Balanced Learning for Road Crack Segmentation

Balanced Learning for Road Crack Segmentation: Comparison

Please note this is a comparison between Version 2 by Vivi Li and Version 1 by Junfu Fan.

Road crack segmentation based on high-resolution images is an important task in road service maintenance. The undamaged road surface area is much larger than the damaged area on a highway. This imbalanced situation yields poor road crack segmentation performance for convolutional neural networks.

road crack segmentation
convolutional neural networks
balanced deep learning
adaptive loss

1. Introduction

Road crack segmentation has important application value in road maintenance, especially for highways.
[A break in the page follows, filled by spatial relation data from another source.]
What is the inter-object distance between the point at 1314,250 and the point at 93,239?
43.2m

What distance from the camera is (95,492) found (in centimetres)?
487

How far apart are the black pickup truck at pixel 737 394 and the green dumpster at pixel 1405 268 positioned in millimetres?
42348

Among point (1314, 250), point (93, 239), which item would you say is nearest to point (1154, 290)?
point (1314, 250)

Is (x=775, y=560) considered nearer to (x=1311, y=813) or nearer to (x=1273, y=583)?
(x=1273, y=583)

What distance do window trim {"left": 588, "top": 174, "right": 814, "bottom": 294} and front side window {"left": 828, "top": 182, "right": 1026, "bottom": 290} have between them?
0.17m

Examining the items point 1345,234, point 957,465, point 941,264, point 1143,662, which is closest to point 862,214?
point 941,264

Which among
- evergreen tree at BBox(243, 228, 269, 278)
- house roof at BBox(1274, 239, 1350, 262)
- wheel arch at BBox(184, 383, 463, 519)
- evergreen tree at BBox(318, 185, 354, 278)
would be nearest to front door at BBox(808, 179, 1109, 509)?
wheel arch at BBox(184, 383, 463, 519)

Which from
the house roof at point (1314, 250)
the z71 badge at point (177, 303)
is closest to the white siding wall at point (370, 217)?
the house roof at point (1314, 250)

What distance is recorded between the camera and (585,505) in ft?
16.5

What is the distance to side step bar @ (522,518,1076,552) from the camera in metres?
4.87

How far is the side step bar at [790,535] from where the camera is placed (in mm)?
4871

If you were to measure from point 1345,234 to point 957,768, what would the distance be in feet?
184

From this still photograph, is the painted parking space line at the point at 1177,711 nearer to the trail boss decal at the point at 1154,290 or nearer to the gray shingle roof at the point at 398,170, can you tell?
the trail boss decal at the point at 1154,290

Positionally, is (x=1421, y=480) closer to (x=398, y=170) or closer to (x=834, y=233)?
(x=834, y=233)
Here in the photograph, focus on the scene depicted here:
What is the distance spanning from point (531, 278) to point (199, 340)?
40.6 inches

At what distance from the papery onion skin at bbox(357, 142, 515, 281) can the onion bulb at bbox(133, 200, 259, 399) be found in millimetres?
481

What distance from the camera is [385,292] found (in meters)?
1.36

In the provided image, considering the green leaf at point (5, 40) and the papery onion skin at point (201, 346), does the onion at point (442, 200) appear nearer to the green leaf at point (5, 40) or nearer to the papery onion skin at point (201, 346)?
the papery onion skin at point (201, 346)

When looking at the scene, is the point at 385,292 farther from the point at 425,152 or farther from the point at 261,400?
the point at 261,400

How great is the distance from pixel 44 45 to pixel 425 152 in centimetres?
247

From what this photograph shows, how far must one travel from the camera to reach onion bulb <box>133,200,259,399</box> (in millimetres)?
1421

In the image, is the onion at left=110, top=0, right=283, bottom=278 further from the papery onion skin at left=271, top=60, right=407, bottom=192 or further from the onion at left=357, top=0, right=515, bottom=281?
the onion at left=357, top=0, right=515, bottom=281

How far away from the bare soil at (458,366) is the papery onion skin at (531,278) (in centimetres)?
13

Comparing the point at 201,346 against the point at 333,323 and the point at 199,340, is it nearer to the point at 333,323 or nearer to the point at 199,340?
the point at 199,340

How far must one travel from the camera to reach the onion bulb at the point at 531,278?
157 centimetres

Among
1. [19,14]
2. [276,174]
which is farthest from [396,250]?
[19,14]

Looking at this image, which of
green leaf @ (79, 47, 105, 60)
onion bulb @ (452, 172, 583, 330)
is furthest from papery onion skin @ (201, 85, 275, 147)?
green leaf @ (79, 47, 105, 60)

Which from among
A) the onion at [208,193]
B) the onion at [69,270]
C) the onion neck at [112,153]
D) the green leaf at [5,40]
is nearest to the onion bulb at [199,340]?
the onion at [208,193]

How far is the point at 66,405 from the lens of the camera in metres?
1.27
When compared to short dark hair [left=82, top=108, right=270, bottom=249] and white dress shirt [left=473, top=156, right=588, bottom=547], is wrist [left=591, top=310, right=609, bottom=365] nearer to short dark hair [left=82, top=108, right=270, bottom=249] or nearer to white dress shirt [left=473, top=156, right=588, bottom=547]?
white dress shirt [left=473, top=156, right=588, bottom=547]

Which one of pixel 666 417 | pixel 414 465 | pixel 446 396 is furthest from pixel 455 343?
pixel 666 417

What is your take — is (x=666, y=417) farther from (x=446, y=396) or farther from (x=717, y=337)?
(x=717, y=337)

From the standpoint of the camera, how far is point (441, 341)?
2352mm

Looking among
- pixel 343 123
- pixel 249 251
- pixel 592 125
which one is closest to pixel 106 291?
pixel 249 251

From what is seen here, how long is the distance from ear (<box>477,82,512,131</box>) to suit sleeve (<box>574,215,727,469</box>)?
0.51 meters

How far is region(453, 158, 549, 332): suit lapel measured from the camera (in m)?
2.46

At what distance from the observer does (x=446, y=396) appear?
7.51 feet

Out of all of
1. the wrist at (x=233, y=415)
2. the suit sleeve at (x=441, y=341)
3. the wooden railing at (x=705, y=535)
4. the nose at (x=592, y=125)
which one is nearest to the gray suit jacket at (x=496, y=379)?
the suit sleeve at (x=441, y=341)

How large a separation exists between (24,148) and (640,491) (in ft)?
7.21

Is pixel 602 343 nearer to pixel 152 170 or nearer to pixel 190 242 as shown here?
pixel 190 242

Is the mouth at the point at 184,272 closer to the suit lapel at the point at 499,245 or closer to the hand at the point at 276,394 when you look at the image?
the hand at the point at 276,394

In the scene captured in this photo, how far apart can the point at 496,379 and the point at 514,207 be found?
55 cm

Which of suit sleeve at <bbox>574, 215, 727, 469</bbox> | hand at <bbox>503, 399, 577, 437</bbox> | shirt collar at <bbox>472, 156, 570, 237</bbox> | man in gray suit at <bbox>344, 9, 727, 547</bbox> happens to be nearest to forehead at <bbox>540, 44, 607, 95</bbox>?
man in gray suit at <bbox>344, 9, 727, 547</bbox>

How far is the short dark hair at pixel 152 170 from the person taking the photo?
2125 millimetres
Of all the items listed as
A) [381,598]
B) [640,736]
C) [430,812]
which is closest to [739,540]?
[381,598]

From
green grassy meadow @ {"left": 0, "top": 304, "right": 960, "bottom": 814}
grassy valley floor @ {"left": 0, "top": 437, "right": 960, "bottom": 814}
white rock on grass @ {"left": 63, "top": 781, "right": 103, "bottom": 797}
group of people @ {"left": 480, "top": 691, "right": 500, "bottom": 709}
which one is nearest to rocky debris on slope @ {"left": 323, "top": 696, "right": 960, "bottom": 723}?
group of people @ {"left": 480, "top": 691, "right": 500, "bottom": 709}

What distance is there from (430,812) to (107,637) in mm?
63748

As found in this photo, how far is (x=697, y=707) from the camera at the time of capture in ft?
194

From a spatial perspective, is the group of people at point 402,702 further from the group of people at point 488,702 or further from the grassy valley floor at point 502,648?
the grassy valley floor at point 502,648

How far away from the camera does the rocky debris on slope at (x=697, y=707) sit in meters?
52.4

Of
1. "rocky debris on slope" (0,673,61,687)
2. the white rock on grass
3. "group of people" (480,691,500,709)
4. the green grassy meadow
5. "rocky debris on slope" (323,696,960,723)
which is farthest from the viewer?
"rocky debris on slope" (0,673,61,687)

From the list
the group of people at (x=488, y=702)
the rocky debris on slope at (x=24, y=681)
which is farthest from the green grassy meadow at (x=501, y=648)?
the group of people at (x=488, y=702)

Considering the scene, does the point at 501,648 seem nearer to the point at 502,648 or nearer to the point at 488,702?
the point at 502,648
It is challenging for road management departments to quickly determine the large-scale technical conditions of asphalt road pavement because of the rapid increase in road network mileage ^[1]. Scholars proposed various traditional computer vision-based road crack segmentation methods before convolutional neural networks became mainstream. Traditional digital image processing (DIP) methods, such as the Canny edge detector ^[2], wavelet transform ^[3], and crack index ^[4], have been carried out for crack segmentation. However, these algorithms focus on a small group of pixels and lack an understanding of the image content. Notably, DIP-based methods are very sensitive to noise ^[5], such as shadows and stains, and are unable to meet the needs of large-scale road maintenance. In the past five years, methods for extracting road cracks via convolutional neural networks have gradually replaced traditional methods and have become mainstream approaches in scientific research. Deep learning methods can better preserve the geometry of detected crack patterns, and their predictions (in terms of the pixels belonging to a crack) have ultimately become more accurate than those of the threshold method ^[6]. Therefore, the DIP method is not discussed in the following sections.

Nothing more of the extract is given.